On 01/23/2011 01:09 PM, chuck britton wrote:

A ten inch rise since 2004 might seem significant to some geologists??

Significant? Yes.

News? No.

The nearest the data comes to being news is that the upward
motion has greatly decelerated and probably turned around ...
and even that isn't really news, since it is consistent with
the longstanding pattern.

And that's the first half of my point: The actual factual facts
are significant, and quite interesting! Why oh why did they feel
the need to hype the story by sticking a bogus hook on it?

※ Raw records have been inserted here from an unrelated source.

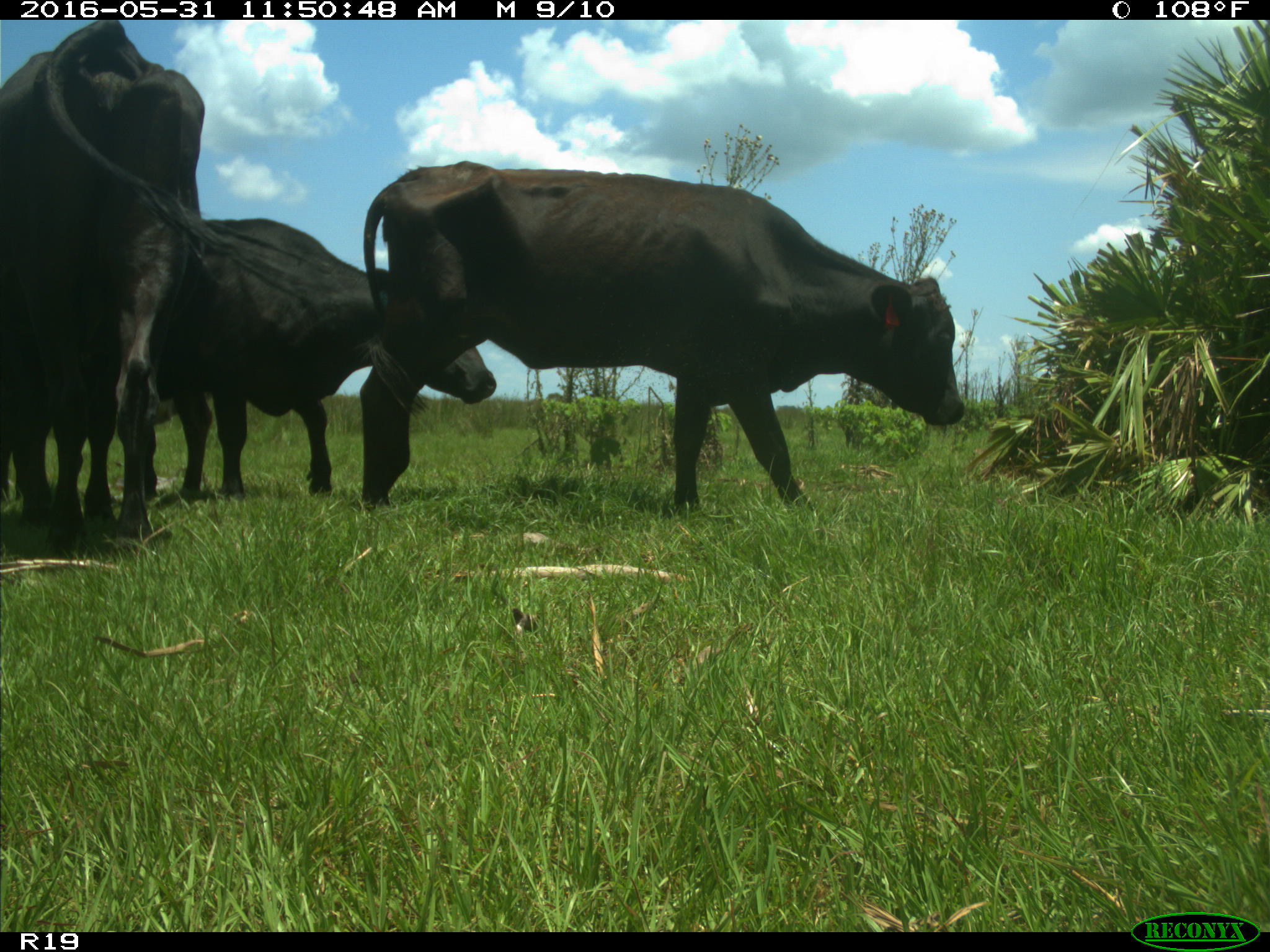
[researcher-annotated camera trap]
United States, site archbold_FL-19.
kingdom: Animalia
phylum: Chordata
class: Mammalia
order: Artiodactyla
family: Bovidae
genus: Bos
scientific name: Bos taurus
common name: domestic cow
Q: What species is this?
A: Bos taurus (domestic cow).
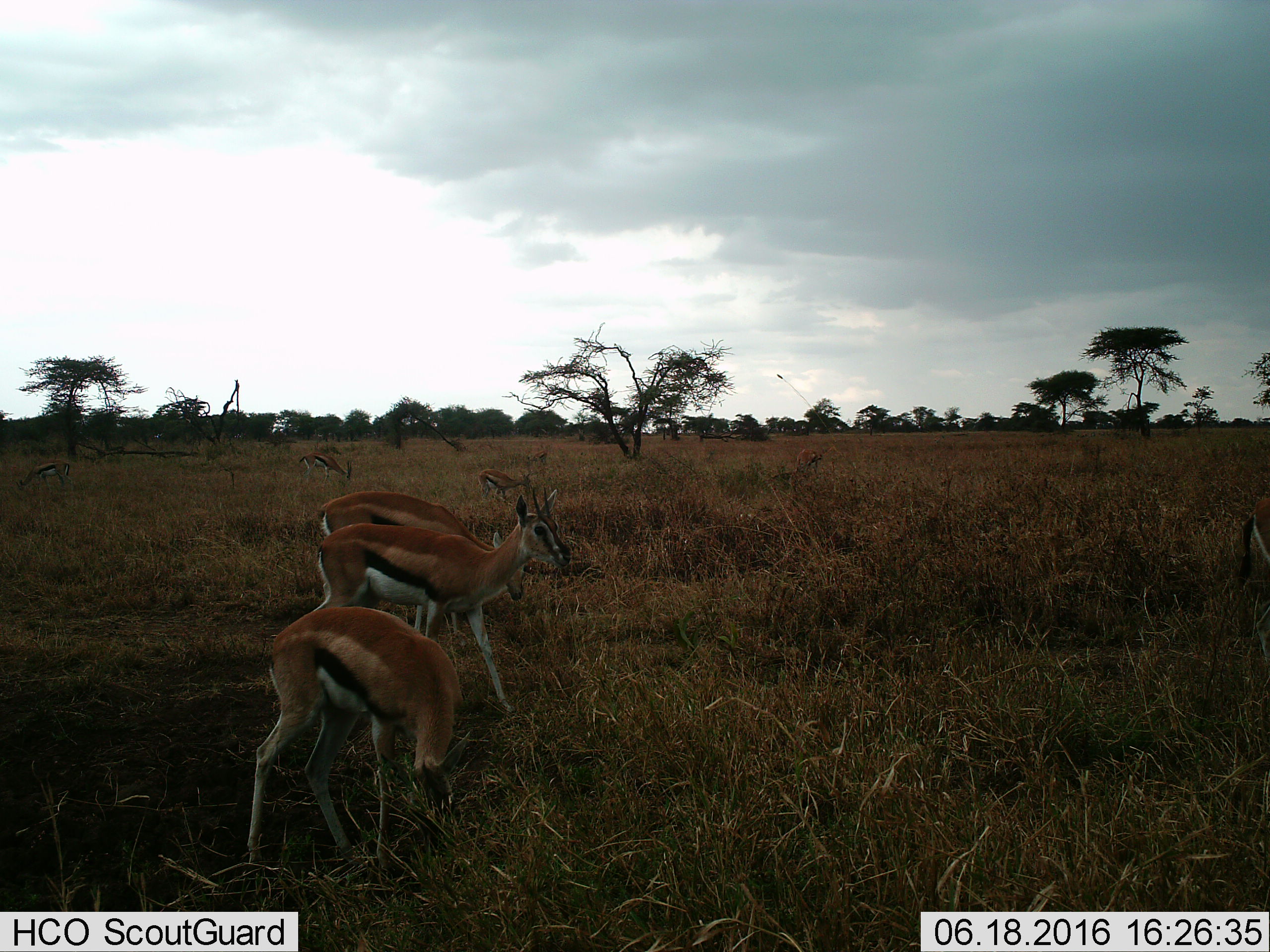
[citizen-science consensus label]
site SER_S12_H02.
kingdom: Animalia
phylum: Chordata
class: Mammalia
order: Artiodactyla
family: Bovidae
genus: Eudorcas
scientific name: Eudorcas thomsonii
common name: thomson's gazelle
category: gazellethomsons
Gazellethomsons (thomson's gazelle) (Eudorcas thomsonii), count 6. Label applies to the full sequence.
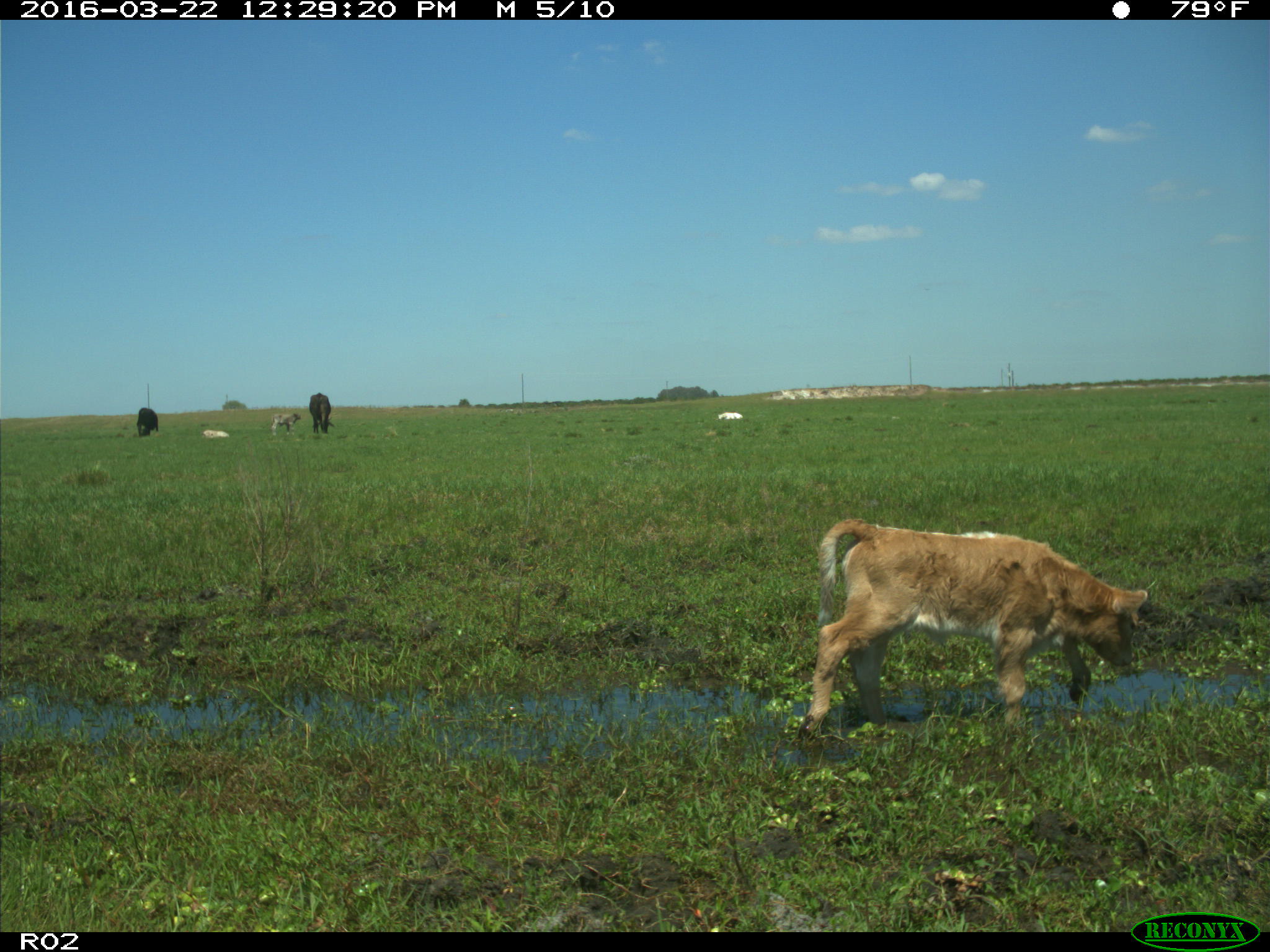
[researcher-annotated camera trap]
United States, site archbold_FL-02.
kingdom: Animalia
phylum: Chordata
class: Mammalia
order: Artiodactyla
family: Bovidae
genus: Bos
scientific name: Bos taurus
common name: domestic cow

=============================

And the other half of my point is illustrated by the following,
from a "discussion" of the article:

<Some areas have risen 5-7 inches in the last two months... Fissures
along river beds from the volcano may be venting gases and are seen
as a possible cause of the massive increase in fish, animal and bird
deaths on the Continental 48 states.>

http://forums.hannity.com/showthread.php?t=2176381

I did *not* select the data. I just now googled for _yellowstone breath_
and this is what came up. This and 300,000 more.